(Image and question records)
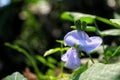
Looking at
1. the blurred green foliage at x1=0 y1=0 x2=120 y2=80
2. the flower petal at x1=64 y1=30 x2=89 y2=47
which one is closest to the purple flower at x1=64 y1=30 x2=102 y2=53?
the flower petal at x1=64 y1=30 x2=89 y2=47

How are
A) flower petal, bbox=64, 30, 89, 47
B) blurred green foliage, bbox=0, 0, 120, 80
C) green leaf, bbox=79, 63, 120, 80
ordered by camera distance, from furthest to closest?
blurred green foliage, bbox=0, 0, 120, 80, flower petal, bbox=64, 30, 89, 47, green leaf, bbox=79, 63, 120, 80

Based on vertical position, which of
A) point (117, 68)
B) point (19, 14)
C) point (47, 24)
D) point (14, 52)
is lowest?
point (117, 68)

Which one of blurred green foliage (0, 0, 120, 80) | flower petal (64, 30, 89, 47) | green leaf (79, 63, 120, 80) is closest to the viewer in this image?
green leaf (79, 63, 120, 80)

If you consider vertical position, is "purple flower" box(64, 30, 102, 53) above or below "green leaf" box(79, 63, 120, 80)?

Task to complete. Transcribe each entry precisely as given, leaving the pictures out.

Answer to this task.
Looking at
1. the blurred green foliage at x1=0 y1=0 x2=120 y2=80
2. the flower petal at x1=64 y1=30 x2=89 y2=47
which one is closest to the purple flower at x1=64 y1=30 x2=102 y2=53?
the flower petal at x1=64 y1=30 x2=89 y2=47

How are
A) flower petal, bbox=64, 30, 89, 47
B) blurred green foliage, bbox=0, 0, 120, 80
C) green leaf, bbox=79, 63, 120, 80
ordered by camera distance, from furthest to closest?
blurred green foliage, bbox=0, 0, 120, 80, flower petal, bbox=64, 30, 89, 47, green leaf, bbox=79, 63, 120, 80

Based on vertical position, which of
A) point (117, 68)
B) point (19, 14)
C) point (47, 24)
D) point (14, 52)
is lowest?
point (117, 68)

Which one of blurred green foliage (0, 0, 120, 80) | flower petal (64, 30, 89, 47) | green leaf (79, 63, 120, 80) is closest to the viewer in this image?
green leaf (79, 63, 120, 80)

If you consider vertical position, is "purple flower" box(64, 30, 102, 53) above or below "green leaf" box(79, 63, 120, 80)?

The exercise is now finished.